Pena, que isso seja um paliativo, porque a ausência de políticas públicas que possam efetivamente propiciar-lhes condições de mudar os paradigmas de sua existência, tende a devolvê-las a esse cenário absurdo novamente. Ora, a fome não espera; a sobrevivência não espera. E como elas não foram devidamente instrumentalizadas para sobreviver dignamente na sociedade, elas só se reconhecem aptas a realizar esse tipo de trabalho, aceitando o que dele resultar.

No fim das contas, essa legião de pobres diabos, desalentados e esquecidos, não passa de um escudo humano dentro da sociedade. Ora, não são eles os guardadores do enriquecimento de uma minoria, que aceita vê-los trabalhar por raspas e por restos? Não é por eles que se promete e nunca se cumprem as promessas retóricas vazias, de campanha em campanha eleitoral? Não é em nome deles que se desenha uma pseudodignidade assistencialista, que não se constrange em torná-los “bichos”4?

Não é sem razão, portanto, que mais uma vez serão escudos para camuflar as más intenções que borbulham no “caldo” da Proposta de Emenda Constitucional (PEC) dos Precatórios. Sim, porque tomando como justificativa central a criação do “Auxílio Brasil”, programa temporário de transferência de renda que vem a substituir o Bolsa Família, pretende-se permitir o parcelamento das dívidas da União com pessoas físicas e jurídicas, estados e municípios, reconhecidas em decisões judiciais definitivas. O que representa uma estimativa de economia em torno de R$33,5 bilhões no próximo ano, podendo ser aplicada também para outros gastos.  

Acontece que o espaço fiscal possibilitado pela PEC passa a ser de aproximadamente R$83 bilhões, segundo cálculos do Ministério da Economia, um valor muito superior ao custo operacional do “Auxílio Brasil”, que gira em torno de R$51,1 bilhões. Considerando que esse novo programa assistencial é de caráter temporário e que 2022 é ano eleitoral, não é difícil de imaginar que esses recursos se diluam sem produzir efeitos práticos e permanentes. Corre-se o risco, inclusive, de que parte deles se transforme em mais caminhos de oportunismo para emendas parlamentares. De modo que, em médio e longo prazo, se somatizariam aos desafios da economia brasileira já existentes.

Como é possível perceber através dessa breve reflexão, os problemas seculares brasileiros tendem inevitavelmente a se convergir para o ranço colonial. Daí a necessidade de compreender linearmente os caminhos da história nacional. Quem manda. Quem obedece. Quem tem dinheiro. Quem não tem. O que significa que o presente não é um fruto do “de repente”. Há sempre um elo se conectando a outro, a outro, a outro, ... que ajudam a explicar a repetição e a reafirmação dos acontecimentos ao longo do tempo, tanto na perspectiva do bom quanto do ruim.
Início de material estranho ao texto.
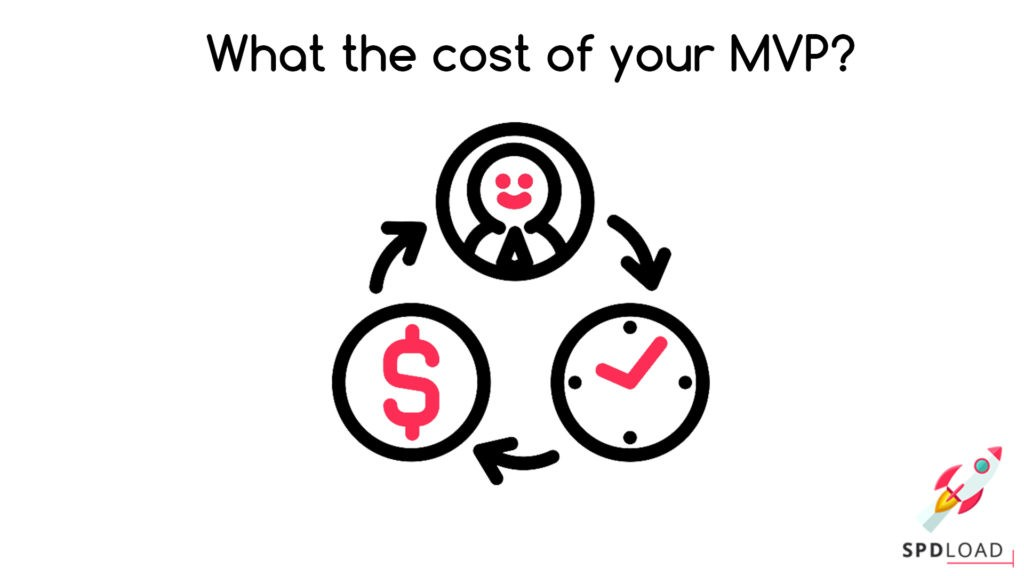 How much does it cost to build an MVP? 4 options to fit a budget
Mas, talvez, seja hora de compreender definitivamente que “não importa de onde vim, mas sim aonde quero chegar” e isso, implica necessariamente em olhar para a história de uma outra maneira. Porque “até que os leões tenham seus próprios historiadores, as histórias continuarão glorificando o caçador”. Logo, “a primeira condição para modificar a realidade consiste em conhecê-la”; pois, “temos, há muito tempo, guardado dentro de nós um silêncio bastante parecido com estupidez”.

A partir desse ponto, então, se torna realmente possível compreender o significado da condição humana, ou seja, “O que são as pessoas de carne e osso? Para os mais notórios economistas, números. Para os mais poderosos banqueiros, devedores. Para os mais influentes tecnocratas, incômodos. E para os mais exitosos políticos, votos” (Eduardo Galeano – jornalista e escritor uruguaio).